In a lot of Paul’ videos, he talks about “engaging all the senses”. I took some of this with a pinch of salt at first, thinking it was part of Paul’s patter and USP – because you aren’t wearing ear defenders you can hear stuff etc.
I am starting to realize that there are indeed a lot of ways of sensing that are not immediately apparent to the beginner and that these augment our working.
I can give some examples of this and hope that others will share too so we may learn from each other.
Some examples I have learned and experienced (credit to Paul Sellers mostly):
1. When adjusting a plane laterally, the sound of the shaving on each side gives a good indication of the thickness of the shaving. It’s actually better than relying just on sight judging of shaving thickness.
2. When planing, the plane lets you feel and hear which areas are cutting well and which will not produce a good surface with the current technique/setup.
3. When crosscutting, the pitch of the sawing sound tells you how near you are to separating the components.
4. When squaring up wood, my eyes are becoming more attuned to when something is and isn’t square.
5. This is the most crazy sounding one, but I am convinced there is something in it:
When checking for squareness with a square, I have started to be able to hear as well as see the squareness. When the stock is already registered, a square will make a different sound depending how much of the blade engages with the surface being tested.

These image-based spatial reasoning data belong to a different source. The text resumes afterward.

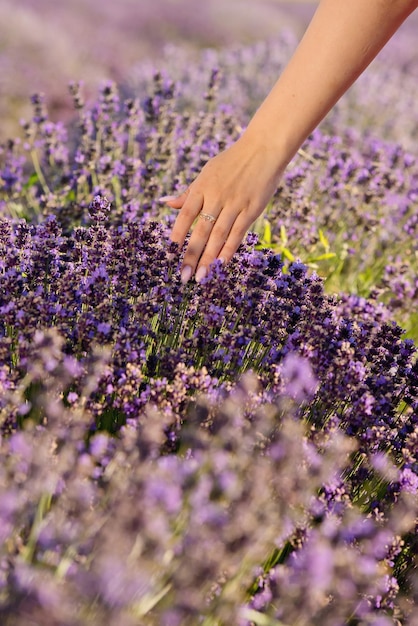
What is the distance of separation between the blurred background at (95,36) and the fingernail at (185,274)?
529 centimetres

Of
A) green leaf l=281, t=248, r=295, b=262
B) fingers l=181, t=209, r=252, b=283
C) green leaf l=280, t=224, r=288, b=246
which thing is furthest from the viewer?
green leaf l=280, t=224, r=288, b=246

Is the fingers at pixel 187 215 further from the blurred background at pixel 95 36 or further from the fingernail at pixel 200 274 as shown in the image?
the blurred background at pixel 95 36

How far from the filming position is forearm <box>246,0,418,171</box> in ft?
7.01

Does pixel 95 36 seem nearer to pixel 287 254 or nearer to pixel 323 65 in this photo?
pixel 287 254

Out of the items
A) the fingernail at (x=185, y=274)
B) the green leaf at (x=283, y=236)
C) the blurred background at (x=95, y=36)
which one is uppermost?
the blurred background at (x=95, y=36)

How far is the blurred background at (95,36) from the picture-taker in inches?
318

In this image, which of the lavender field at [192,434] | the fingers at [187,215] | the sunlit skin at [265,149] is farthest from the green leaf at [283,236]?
the fingers at [187,215]

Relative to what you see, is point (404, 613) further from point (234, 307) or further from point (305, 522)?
point (234, 307)

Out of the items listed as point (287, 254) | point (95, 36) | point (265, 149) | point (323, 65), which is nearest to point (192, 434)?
point (265, 149)

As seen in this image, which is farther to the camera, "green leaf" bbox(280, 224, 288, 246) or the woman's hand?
"green leaf" bbox(280, 224, 288, 246)

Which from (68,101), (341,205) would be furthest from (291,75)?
(68,101)

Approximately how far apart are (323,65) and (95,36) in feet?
32.7

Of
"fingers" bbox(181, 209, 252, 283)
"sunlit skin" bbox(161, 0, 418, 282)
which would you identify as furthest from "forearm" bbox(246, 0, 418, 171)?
"fingers" bbox(181, 209, 252, 283)

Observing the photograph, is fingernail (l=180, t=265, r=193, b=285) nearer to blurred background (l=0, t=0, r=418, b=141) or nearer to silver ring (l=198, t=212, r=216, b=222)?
silver ring (l=198, t=212, r=216, b=222)
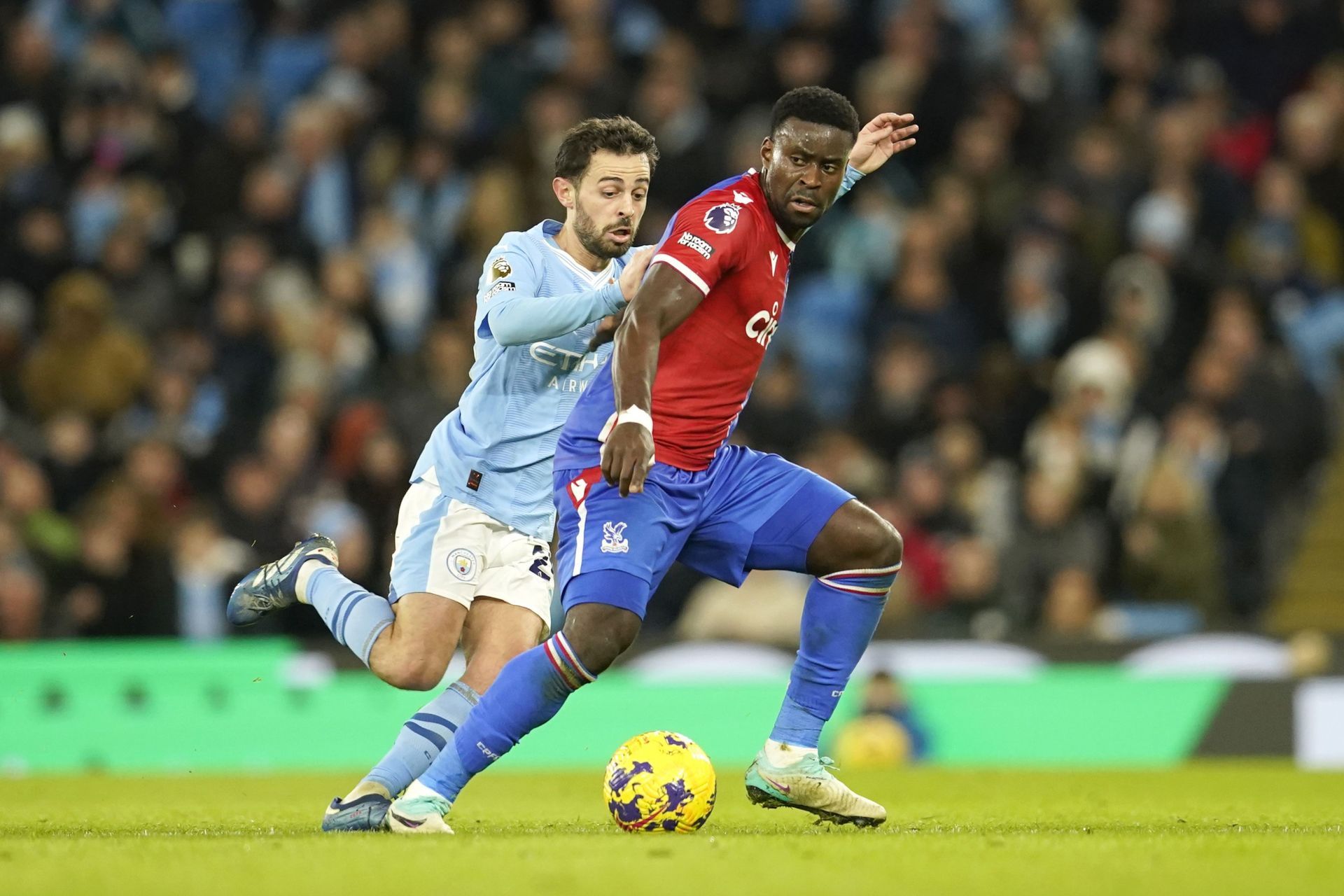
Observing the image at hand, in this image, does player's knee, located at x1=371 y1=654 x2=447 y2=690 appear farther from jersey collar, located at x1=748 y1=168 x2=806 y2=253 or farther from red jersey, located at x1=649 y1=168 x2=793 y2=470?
jersey collar, located at x1=748 y1=168 x2=806 y2=253

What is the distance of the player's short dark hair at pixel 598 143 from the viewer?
274 inches

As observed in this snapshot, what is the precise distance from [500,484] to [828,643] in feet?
4.29

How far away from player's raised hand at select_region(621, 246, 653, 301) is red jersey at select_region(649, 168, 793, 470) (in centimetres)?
14

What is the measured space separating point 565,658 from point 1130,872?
1.90m

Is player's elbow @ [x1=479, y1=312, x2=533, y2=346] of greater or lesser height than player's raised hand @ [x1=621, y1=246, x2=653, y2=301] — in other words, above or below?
below

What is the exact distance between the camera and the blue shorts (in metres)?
6.34

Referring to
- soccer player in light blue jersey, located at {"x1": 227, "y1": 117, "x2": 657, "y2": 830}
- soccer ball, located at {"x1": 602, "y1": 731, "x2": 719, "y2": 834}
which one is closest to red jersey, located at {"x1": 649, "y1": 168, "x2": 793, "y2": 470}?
soccer player in light blue jersey, located at {"x1": 227, "y1": 117, "x2": 657, "y2": 830}

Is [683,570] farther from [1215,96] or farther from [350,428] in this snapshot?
[1215,96]

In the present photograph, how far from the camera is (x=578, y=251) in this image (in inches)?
281

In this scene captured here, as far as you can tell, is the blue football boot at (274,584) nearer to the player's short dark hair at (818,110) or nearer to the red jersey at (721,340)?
the red jersey at (721,340)

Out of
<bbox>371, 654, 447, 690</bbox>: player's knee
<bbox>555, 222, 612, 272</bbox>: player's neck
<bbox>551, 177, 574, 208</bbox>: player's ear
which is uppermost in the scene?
<bbox>551, 177, 574, 208</bbox>: player's ear

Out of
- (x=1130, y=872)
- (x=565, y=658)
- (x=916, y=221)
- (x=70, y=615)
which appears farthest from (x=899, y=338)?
(x=1130, y=872)

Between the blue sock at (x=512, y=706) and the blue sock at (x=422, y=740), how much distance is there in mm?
343

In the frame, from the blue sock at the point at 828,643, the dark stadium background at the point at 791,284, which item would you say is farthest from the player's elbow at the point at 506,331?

I think, Paul Sellers means it in both ways, senses used to judge and accomplish the work in the best possible way, and also enjoy “sensing” your work.
On some occasions, it is good to know, what to look at or listen to. But generally, I think, it is important to keep all senses open and actually try to look at all the data you get. Then you can learn to filter out, what is important for what you are doing right now. Paul Sellers gives some hints, like listening to the pitch of the saw, “hearing” the thickness of the shaving etc. But there is so much more, and I think, our brain is ready to learn it, if we simply do engage our senses.
By the way, one very important sense seems to be neglected often: The common sense 😉
As grinding or honing reaches the actual cutting edge, there is a change in feel and sound that I listen for every time I sharpen. It’s a scratchy sound, more sibilant, almost like a hiss, and the feeling is more “catchy.”
There is also the sound of failure…loose hammer faces or heads, vibrations from machines, dull knives thunking over hard grain lines rather than cutting them, etc., that are good not to have tuned out.
The changing feel of a plane when it hits a knot or reversed grain
the smell of a shaved pine knot,
The touch of the edge joints when they are even
eyeballing straight and square then checking and finding it is
The sound of a chisel bottoming out in a mortise .
Just being aware of what the tool is doing as you try to form something with it.
I guess just being aware is best, which is more than paying attention.